CG industry news round-up: November 2022


While CG Channel tries to write about all of the major changes in the CG industry each month, sometimes there are news stories that we don’t manage to cover at the time.

Rather then letting them slip by unnoticed, we’ve put together a round-up of key announcements from VFX, animation and architectural visualization technology developers that didn’t get full stories in November 2022.

Below, you can read about Autodesk and Epic Games investing in volumetric video, AWS launching a new crowd simulation platform, and online 3D model display platform Sketchfab going 18+ only.


1. Autodesk and Epic Games invest in volumetric video firm Arcturus

Volumetric video specialist Arcturus has secured $11 million in Series A funding, including investment from Autodesk and Epic Games.

The Series A funding round is led by venture capital firm CloudTree Ventures, and also includes investaments from Susquehanna Private Equity Investments, LLLP and QBN Capital.

The money will fund development of HoloSuite, Arcturus’s set of tools for working with volumetric video, which incudes video streaming system HoloStream and non-linear editor HoloEdit.

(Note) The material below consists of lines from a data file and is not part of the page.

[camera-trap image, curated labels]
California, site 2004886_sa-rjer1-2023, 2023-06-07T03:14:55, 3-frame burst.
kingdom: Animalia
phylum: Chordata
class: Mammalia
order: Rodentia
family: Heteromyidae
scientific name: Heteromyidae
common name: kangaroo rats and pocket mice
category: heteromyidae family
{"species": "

The software is used to capture volumetric representations of actors for use in virtual production, VFX, game development and architectural visualisation, as an alternative to standard 3D scanning and motion capture.

HoloSuite comes with integrations to DCC applications including Autodesk’s Maya and Foundry’s Mari, and player plugins for the Unity and Unreal Engine game engines.

The Unreal Engine player is currently for UE4 only, but Arcturus has announced a new plugin for UE5, and now plans “to further expand the accessibility and capabilities of volumetric video within Unreal Engine”.

The firm will also “expand research into new AI tools to improve the capture of 3D data with fewer cameras, and introduce new dynamic lighting and surfacing options that will improve the quality of volumetric video”.

HoloSuite is currently available rental-only with subscriptions starting at $3,750/year.

Read Autodesk’s blog post explaining its decision to invest in Acturus

Read more about Acturus’s latest funding round


2. AWS launches crowd simulation service SimSpace Weaver

Amazon Web Services has launched AWS SimSpace Weaver, a new online platform for running large-scale spatial simulations like crowd simulations, with “more than a million entities interacting in real time”.

It’s mainly aimed at industry rather than the entertainment market – suggested use cases include digital twins and traffic planning – but it has potential applications for architectural visualisation or VFX.

AWS’s press release quotes Epic Games VP Nathan Thomas as saying that by using SimeSpace Weaver, users can scale its free Unreal Engine 5 City Sample project to “over one million interactive pedestrians”.

Simulations are run on Amazon Elastic Compute Cloud (EC2) instances, with users paying only for the compute time. Prices vary from AWS region to region, but currently start at around $6/hour/instance.

Read more about SimSpace Weaver on AWS’s blog

Visit the AWS SimSpace Weaver product website


3. Sketchfab goes 18+ only

Epic Games-owned online 3D model sharing platform and asset store Sketchfab is about to change its API, its Privacy Policy and its Terms of Use, the latter making the site available only to users aged 18 or above.

As of 3 January 2023, the minimum age to use Sketchfab will be 18. Any users under the age of 18 will have their accounts closed.

Under-18 users with Pro accounts are advised to download any models they host before the changes come into force; users with Basic accounts will be able to make them temporarily downloadable.

Everyone with a Sketchfab account is advised to log in within 30 days of the new Terms of Service coming into force – that is, before 2 February 2022 – to “avoid the risk of account deletion due to inactivity”.

Sketchfab’s blog post announcing the changes doesn’t say why the ToS is being changed.

The changes to the API should only affect developers, not artists using Sketchfab, and are to deprecate older versions of secure communications protocol TLS and app authentication system OAuth.